- _Exercise requirements_: Copy out the full text about the book on the US embargo against Cuba word for word.

- _Text provided_:
======

In 2005, a book by political science professors Patrick J. Haney and Walt Vanderbush was published concerning the US embargo towards Cuba. It was called "The Cuba Embargo: The Domestic Politics of an American Foreign Policy."
In my opinion, the book provides an excellent summary and analysis of the dynamic politics behind the US embargo (an interest of Haney and Vanderbush going as far back as 1999). But, I bring attention to the book now because of the authors' prescient conclusions made three years ago.
Haney and Vanderbush believed that a Democratic Presidential win in 2004 would signal the "last hurrah" for the US embargo against Cuba. While their hopes in 2004 never materialized, this year's election gives new life to their conclusions and may prove them right in the end.
I highly recommend Haney and Vanderbush's book, and you can read large excerpts at Google Books.

======

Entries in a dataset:
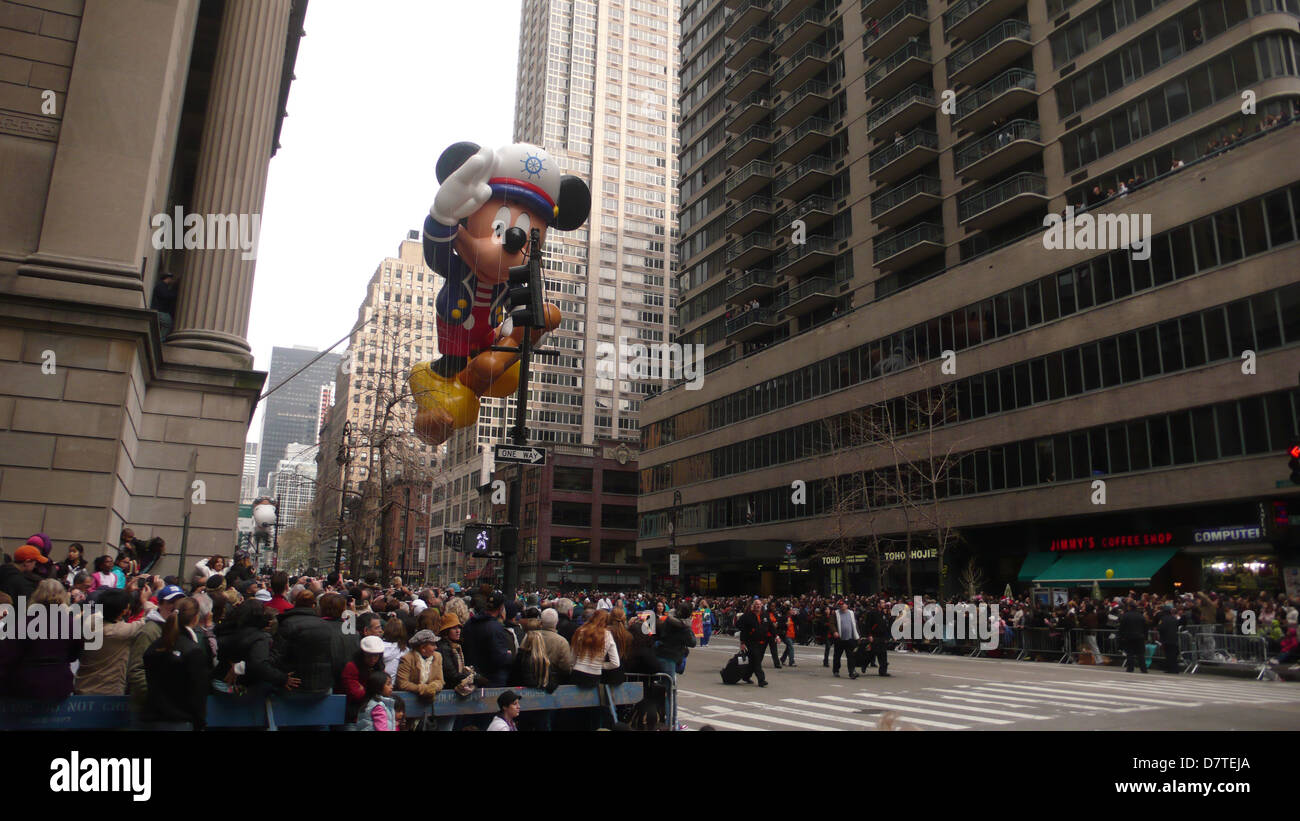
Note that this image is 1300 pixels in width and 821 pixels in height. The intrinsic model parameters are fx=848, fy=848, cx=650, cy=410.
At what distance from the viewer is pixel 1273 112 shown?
3128 centimetres

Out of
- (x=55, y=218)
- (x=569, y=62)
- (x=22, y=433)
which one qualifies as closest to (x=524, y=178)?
(x=55, y=218)

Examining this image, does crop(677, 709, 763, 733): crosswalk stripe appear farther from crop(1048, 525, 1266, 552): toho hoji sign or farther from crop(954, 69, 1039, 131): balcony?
crop(954, 69, 1039, 131): balcony

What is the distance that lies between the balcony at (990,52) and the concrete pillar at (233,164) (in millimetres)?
36240

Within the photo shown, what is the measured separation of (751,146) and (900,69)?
16.2 meters

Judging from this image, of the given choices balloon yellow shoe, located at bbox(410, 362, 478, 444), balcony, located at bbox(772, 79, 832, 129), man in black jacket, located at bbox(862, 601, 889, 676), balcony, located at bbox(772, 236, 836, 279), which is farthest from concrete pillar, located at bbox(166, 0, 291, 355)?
balcony, located at bbox(772, 79, 832, 129)

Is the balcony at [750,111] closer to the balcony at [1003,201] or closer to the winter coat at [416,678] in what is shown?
the balcony at [1003,201]

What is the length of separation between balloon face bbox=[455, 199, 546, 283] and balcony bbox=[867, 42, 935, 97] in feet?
110

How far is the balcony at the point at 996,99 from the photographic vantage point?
1629 inches

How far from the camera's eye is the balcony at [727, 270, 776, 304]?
205 feet

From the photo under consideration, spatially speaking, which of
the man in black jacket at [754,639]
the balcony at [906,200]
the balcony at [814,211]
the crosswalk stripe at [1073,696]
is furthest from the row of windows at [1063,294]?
the man in black jacket at [754,639]

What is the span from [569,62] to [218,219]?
130785 millimetres

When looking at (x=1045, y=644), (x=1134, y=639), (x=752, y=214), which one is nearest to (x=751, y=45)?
→ (x=752, y=214)

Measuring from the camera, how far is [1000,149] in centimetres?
4112
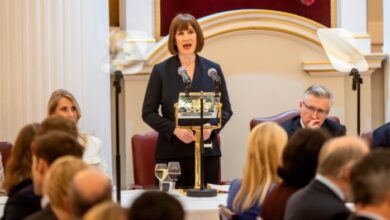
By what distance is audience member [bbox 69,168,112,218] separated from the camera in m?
2.73

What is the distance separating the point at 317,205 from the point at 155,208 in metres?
1.06

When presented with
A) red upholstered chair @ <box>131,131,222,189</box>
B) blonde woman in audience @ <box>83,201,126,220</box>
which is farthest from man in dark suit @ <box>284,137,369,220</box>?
red upholstered chair @ <box>131,131,222,189</box>

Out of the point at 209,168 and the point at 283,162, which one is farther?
the point at 209,168

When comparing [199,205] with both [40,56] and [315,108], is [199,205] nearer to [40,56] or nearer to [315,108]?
[315,108]

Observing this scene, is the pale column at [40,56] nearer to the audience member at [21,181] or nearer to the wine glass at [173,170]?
the wine glass at [173,170]

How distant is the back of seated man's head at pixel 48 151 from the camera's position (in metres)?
3.59

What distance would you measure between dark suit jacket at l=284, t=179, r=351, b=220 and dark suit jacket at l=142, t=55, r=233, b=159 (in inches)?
94.1

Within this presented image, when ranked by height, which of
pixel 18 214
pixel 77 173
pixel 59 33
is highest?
pixel 59 33

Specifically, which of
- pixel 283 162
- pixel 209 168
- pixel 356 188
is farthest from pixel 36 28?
pixel 356 188

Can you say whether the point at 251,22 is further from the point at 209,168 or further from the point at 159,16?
the point at 209,168

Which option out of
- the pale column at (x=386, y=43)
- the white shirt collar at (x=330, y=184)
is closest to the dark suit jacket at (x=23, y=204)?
the white shirt collar at (x=330, y=184)

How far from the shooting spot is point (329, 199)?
3309 millimetres

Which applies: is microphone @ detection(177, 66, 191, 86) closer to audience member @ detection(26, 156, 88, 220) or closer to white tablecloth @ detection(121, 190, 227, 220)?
white tablecloth @ detection(121, 190, 227, 220)

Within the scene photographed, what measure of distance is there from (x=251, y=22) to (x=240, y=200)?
364 centimetres
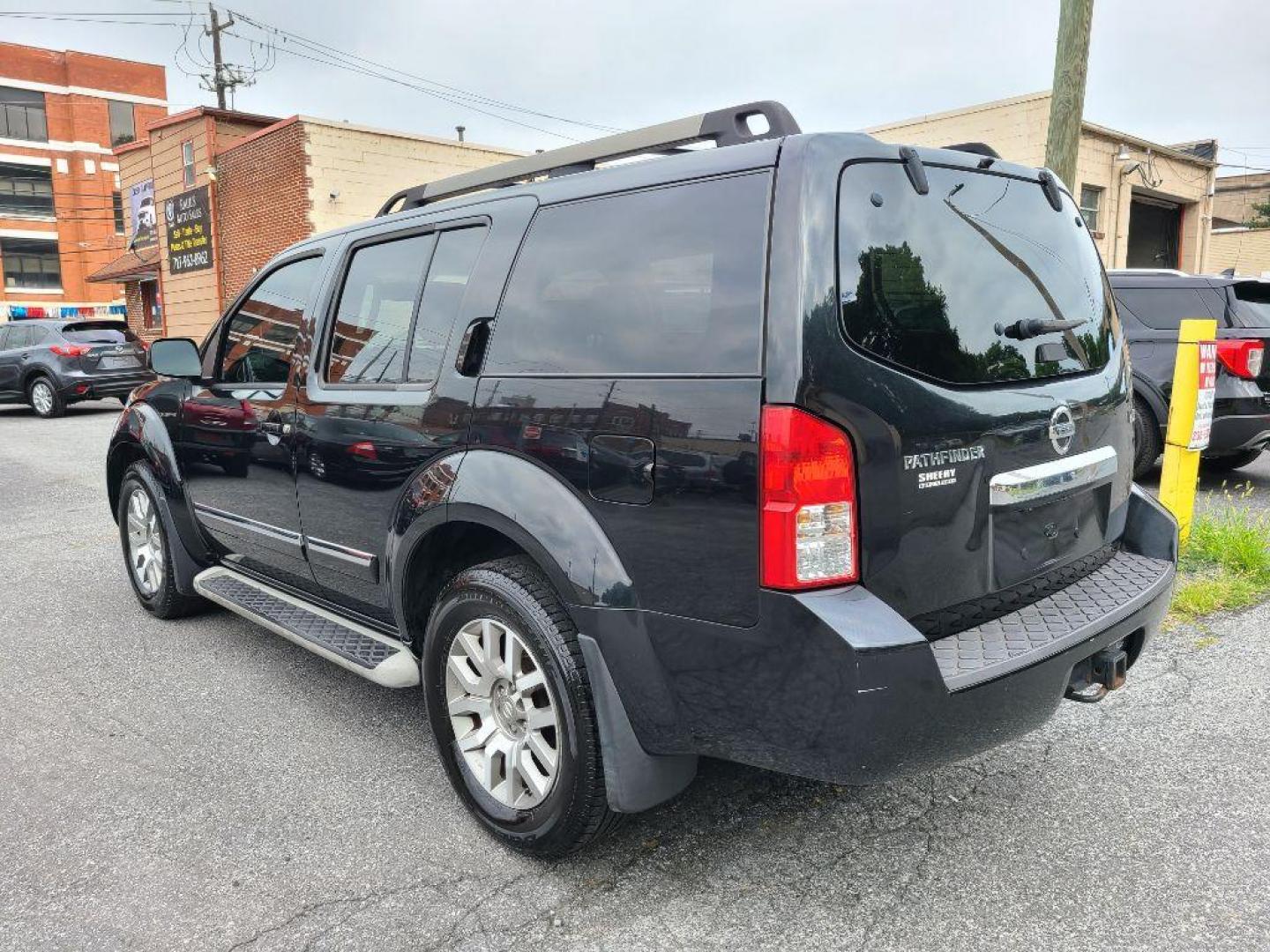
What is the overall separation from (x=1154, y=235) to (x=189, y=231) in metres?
23.8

======

- _Task solution_:
In 2005, a book by political science professors Patrick J. Haney and Walt Vanderbush was published concerning the US embargo towards Cuba. It was called "The Cuba Embargo: The Domestic Politics of an American Foreign Policy."
In my opinion, the book provides an excellent summary and analysis of the dynamic politics behind the US embargo (an interest of Haney and Vanderbush going as far back as 1999). But, I bring attention to the book now because of the authors' prescient conclusions made three years ago.
Haney and Vanderbush believed that a Democratic Presidential win in 2004 would signal the "last hurrah" for the US embargo against Cuba. While their hopes in 2004 never materialized, this year's election gives new life to their conclusions and may prove them right in the end.
I highly recommend Haney and Vanderbush's book, and you can read large excerpts at Google Books.